- _WHAT TO DO_
Repeat the listing below in full, exactly as it stands.

- _DATA FOR THE TASK_

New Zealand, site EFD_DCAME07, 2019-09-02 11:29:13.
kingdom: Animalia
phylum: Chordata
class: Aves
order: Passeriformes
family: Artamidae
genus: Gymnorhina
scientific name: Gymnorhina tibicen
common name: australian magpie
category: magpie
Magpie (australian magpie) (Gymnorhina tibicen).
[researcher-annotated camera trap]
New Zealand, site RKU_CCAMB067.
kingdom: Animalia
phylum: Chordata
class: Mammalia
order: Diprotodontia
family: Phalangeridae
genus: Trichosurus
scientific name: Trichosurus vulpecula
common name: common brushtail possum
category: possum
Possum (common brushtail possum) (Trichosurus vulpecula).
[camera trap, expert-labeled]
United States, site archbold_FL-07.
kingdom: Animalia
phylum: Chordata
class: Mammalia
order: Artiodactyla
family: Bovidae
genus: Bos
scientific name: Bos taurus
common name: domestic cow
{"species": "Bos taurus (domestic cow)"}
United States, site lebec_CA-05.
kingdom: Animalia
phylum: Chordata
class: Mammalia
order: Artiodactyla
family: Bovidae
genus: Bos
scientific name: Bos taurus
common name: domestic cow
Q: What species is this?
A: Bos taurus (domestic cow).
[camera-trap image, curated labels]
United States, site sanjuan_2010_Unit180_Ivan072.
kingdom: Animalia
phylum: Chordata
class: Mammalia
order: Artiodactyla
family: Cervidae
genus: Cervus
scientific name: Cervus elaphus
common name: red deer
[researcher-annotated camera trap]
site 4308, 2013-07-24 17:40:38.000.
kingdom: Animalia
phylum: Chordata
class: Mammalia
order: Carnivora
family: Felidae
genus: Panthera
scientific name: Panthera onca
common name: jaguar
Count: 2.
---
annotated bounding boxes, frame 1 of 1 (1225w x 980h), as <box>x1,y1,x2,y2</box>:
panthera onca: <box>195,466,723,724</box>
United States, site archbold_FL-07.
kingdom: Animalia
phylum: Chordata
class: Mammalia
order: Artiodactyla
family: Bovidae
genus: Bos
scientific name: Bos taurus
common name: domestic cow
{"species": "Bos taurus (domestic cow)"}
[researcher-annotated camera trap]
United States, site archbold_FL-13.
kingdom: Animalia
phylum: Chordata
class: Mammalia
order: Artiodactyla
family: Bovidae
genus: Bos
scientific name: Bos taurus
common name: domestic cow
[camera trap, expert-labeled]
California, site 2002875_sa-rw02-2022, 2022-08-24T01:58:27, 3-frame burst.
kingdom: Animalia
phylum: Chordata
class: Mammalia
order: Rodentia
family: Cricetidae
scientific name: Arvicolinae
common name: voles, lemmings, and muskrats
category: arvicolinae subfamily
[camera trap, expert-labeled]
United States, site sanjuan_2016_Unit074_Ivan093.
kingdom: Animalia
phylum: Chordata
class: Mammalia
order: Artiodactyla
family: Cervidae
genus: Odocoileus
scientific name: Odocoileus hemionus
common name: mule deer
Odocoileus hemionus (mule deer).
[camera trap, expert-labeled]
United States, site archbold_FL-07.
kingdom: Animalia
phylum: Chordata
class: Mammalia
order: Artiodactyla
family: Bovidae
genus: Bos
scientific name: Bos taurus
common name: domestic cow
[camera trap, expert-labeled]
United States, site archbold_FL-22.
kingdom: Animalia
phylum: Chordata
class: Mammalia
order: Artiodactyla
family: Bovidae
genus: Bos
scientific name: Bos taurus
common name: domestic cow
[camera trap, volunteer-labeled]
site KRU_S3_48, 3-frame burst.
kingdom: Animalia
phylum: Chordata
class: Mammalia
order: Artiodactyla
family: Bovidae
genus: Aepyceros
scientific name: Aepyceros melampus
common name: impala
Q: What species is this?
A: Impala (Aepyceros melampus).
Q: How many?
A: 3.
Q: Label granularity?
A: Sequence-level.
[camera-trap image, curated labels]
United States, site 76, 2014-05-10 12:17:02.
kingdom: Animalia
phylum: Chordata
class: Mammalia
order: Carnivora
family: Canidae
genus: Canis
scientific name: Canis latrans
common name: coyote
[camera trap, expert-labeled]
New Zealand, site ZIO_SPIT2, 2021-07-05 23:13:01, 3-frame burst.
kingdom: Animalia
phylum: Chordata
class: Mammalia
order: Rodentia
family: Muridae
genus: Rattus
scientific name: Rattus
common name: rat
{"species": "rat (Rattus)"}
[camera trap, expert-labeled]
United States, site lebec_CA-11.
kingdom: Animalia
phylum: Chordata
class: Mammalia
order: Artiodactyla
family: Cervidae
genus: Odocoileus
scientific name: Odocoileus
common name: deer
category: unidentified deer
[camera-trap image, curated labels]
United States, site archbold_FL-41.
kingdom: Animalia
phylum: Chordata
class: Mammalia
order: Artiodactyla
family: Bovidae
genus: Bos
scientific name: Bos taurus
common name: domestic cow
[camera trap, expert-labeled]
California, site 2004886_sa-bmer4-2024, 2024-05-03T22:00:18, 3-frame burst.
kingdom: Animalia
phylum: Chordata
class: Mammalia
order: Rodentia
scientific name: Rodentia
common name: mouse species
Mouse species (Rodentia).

- _SOLUTION TO THIS PROBLEM_
New Zealand, site EFD_DCAME07, 2019-09-02 11:29:13.
kingdom: Animalia
phylum: Chordata
class: Aves
order: Passeriformes
family: Artamidae
genus: Gymnorhina
scientific name: Gymnorhina tibicen
common name: australian magpie
category: magpie
Magpie (australian magpie) (Gymnorhina tibicen).
[researcher-annotated camera trap]
New Zealand, site RKU_CCAMB067.
kingdom: Animalia
phylum: Chordata
class: Mammalia
order: Diprotodontia
family: Phalangeridae
genus: Trichosurus
scientific name: Trichosurus vulpecula
common name: common brushtail possum
category: possum
Possum (common brushtail possum) (Trichosurus vulpecula).
[camera trap, expert-labeled]
United States, site archbold_FL-07.
kingdom: Animalia
phylum: Chordata
class: Mammalia
order: Artiodactyla
family: Bovidae
genus: Bos
scientific name: Bos taurus
common name: domestic cow
{"species": "Bos taurus (domestic cow)"}
United States, site lebec_CA-05.
kingdom: Animalia
phylum: Chordata
class: Mammalia
order: Artiodactyla
family: Bovidae
genus: Bos
scientific name: Bos taurus
common name: domestic cow
Q: What species is this?
A: Bos taurus (domestic cow).
[camera-trap image, curated labels]
United States, site sanjuan_2010_Unit180_Ivan072.
kingdom: Animalia
phylum: Chordata
class: Mammalia
order: Artiodactyla
family: Cervidae
genus: Cervus
scientific name: Cervus elaphus
common name: red deer
[researcher-annotated camera trap]
site 4308, 2013-07-24 17:40:38.000.
kingdom: Animalia
phylum: Chordata
class: Mammalia
order: Carnivora
family: Felidae
genus: Panthera
scientific name: Panthera onca
common name: jaguar
Count: 2.
---
annotated bounding boxes, frame 1 of 1 (1225w x 980h), as <box>x1,y1,x2,y2</box>:
panthera onca: <box>195,466,723,724</box>
United States, site archbold_FL-07.
kingdom: Animalia
phylum: Chordata
class: Mammalia
order: Artiodactyla
family: Bovidae
genus: Bos
scientific name: Bos taurus
common name: domestic cow
{"species": "Bos taurus (domestic cow)"}
[researcher-annotated camera trap]
United States, site archbold_FL-13.
kingdom: Animalia
phylum: Chordata
class: Mammalia
order: Artiodactyla
family: Bovidae
genus: Bos
scientific name: Bos taurus
common name: domestic cow
[camera trap, expert-labeled]
California, site 2002875_sa-rw02-2022, 2022-08-24T01:58:27, 3-frame burst.
kingdom: Animalia
phylum: Chordata
class: Mammalia
order: Rodentia
family: Cricetidae
scientific name: Arvicolinae
common name: voles, lemmings, and muskrats
category: arvicolinae subfamily
[camera trap, expert-labeled]
United States, site sanjuan_2016_Unit074_Ivan093.
kingdom: Animalia
phylum: Chordata
class: Mammalia
order: Artiodactyla
family: Cervidae
genus: Odocoileus
scientific name: Odocoileus hemionus
common name: mule deer
Odocoileus hemionus (mule deer).
[camera trap, expert-labeled]
United States, site archbold_FL-07.
kingdom: Animalia
phylum: Chordata
class: Mammalia
order: Artiodactyla
family: Bovidae
genus: Bos
scientific name: Bos taurus
common name: domestic cow
[camera trap, expert-labeled]
United States, site archbold_FL-22.
kingdom: Animalia
phylum: Chordata
class: Mammalia
order: Artiodactyla
family: Bovidae
genus: Bos
scientific name: Bos taurus
common name: domestic cow
[camera trap, volunteer-labeled]
site KRU_S3_48, 3-frame burst.
kingdom: Animalia
phylum: Chordata
class: Mammalia
order: Artiodactyla
family: Bovidae
genus: Aepyceros
scientific name: Aepyceros melampus
common name: impala
Q: What species is this?
A: Impala (Aepyceros melampus).
Q: How many?
A: 3.
Q: Label granularity?
A: Sequence-level.
[camera-trap image, curated labels]
United States, site 76, 2014-05-10 12:17:02.
kingdom: Animalia
phylum: Chordata
class: Mammalia
order: Carnivora
family: Canidae
genus: Canis
scientific name: Canis latrans
common name: coyote
[camera trap, expert-labeled]
New Zealand, site ZIO_SPIT2, 2021-07-05 23:13:01, 3-frame burst.
kingdom: Animalia
phylum: Chordata
class: Mammalia
order: Rodentia
family: Muridae
genus: Rattus
scientific name: Rattus
common name: rat
{"species": "rat (Rattus)"}
[camera trap, expert-labeled]
United States, site lebec_CA-11.
kingdom: Animalia
phylum: Chordata
class: Mammalia
order: Artiodactyla
family: Cervidae
genus: Odocoileus
scientific name: Odocoileus
common name: deer
category: unidentified deer
[camera-trap image, curated labels]
United States, site archbold_FL-41.
kingdom: Animalia
phylum: Chordata
class: Mammalia
order: Artiodactyla
family: Bovidae
genus: Bos
scientific name: Bos taurus
common name: domestic cow
[camera trap, expert-labeled]
California, site 2004886_sa-bmer4-2024, 2024-05-03T22:00:18, 3-frame burst.
kingdom: Animalia
phylum: Chordata
class: Mammalia
order: Rodentia
scientific name: Rodentia
common name: mouse species
Mouse species (Rodentia).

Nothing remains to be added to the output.